The United States has 142,000 troops in Iraq protecting Maliki's government, fighting a Sunni insurgency driven by supporters of Saddam Hussein's ousted regime and Islamist militants, and training Iraqi security forces.

Bush is under pressure from domestic critics of his war plan and US public opinion to push the Iraqi government for quicker progress towards national reconciliation and the disarmament of Shiite militias.

The joint statement issued by Maliki and Khalilzad said: "The Iraqi government has made clear the issues that must be resolved with timelines for them to take positive steps forward on behalf of the Iraqi people."

"The United States fully supports their goals and will help make them a success," it added.

Meanwhile, violence continued around Baghdad as thousands of US soldiers scoured the city, hunting for an American soldier who was kidnapped on Monday after slipping out of the fortified Green Zone to visit Iraqi relatives.

"Cordon and checkpoint operations will be conducted today and operations to find our missing soldier continue," said a US military spokeswoman.

"This morning we had reports of a total of 12 bodies recovered throughout Baghdad that were victims of sectarian killings," she added.

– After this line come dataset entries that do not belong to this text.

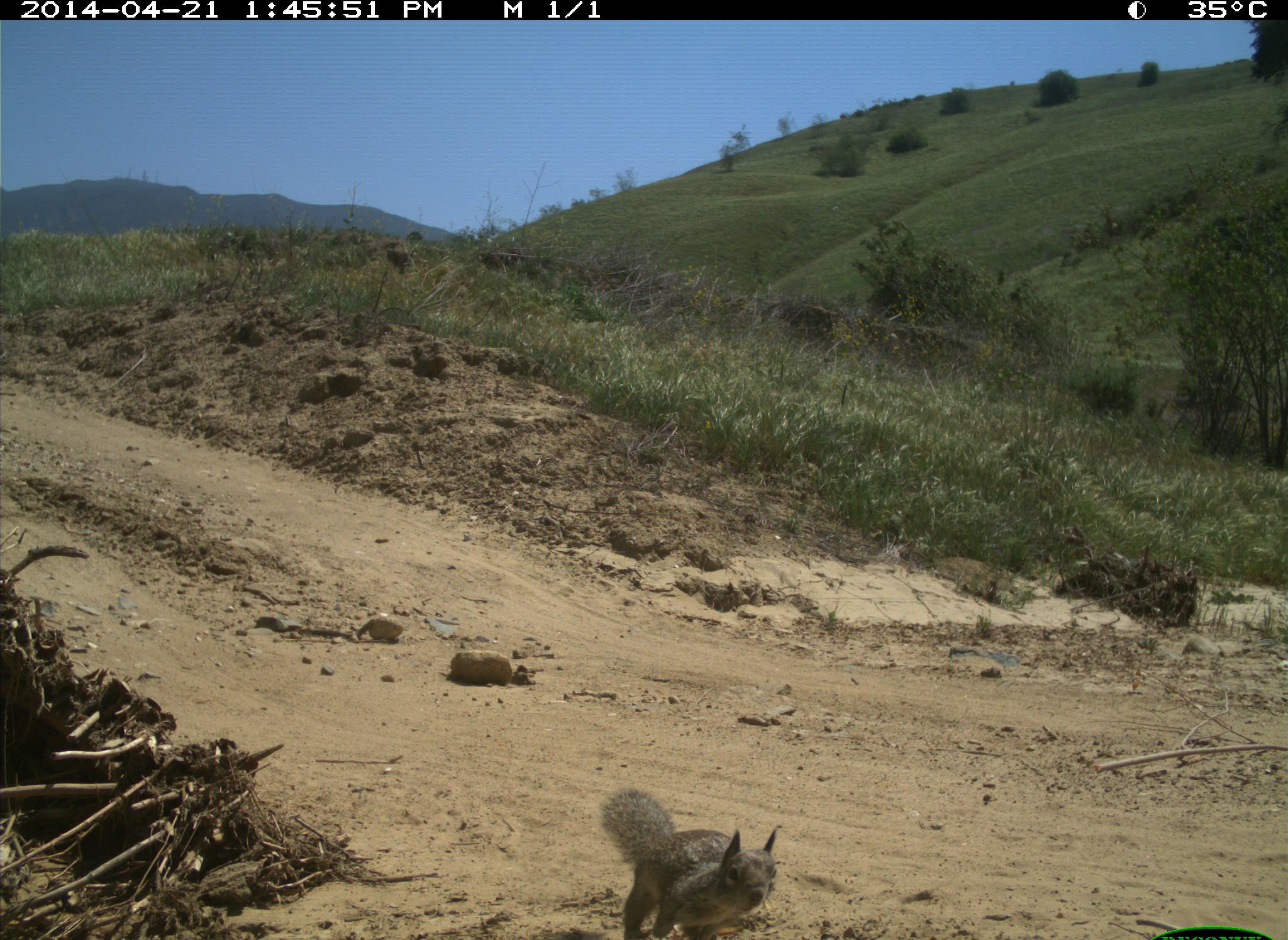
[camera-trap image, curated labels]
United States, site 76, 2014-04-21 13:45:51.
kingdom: Animalia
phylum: Chordata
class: Mammalia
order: Rodentia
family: Sciuridae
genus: Sciurus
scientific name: Sciurus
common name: squirrel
Squirrel (Sciurus).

Baghdad is in the grip of a vicious war between Sunni and Shiite death squads.

The US military suspects that the missing soldier, an American of Iraqi descent, is being held by an armed gang and has searched sites in Sadr City, an impoverished east Baghdad suburb, bastion of Sadr's Mahdi Army militia.

A barrage of mortar shells hit the Abu Dshir neighbourhood in south Baghdad on Saturday, killing one civilian and wounding between 25 and 35 more, according to Iraqi security officials.

And a car bomb exploded in Sadr City's Al-Mudhafar Square, killing a bystander and wounding 11 other people, according to medics at Al-Kindi hospital.

The US military on Saturday also announced that a marine, wounded in action in western Iraq on Friday, had died, bringing the number of American dead this month to 98.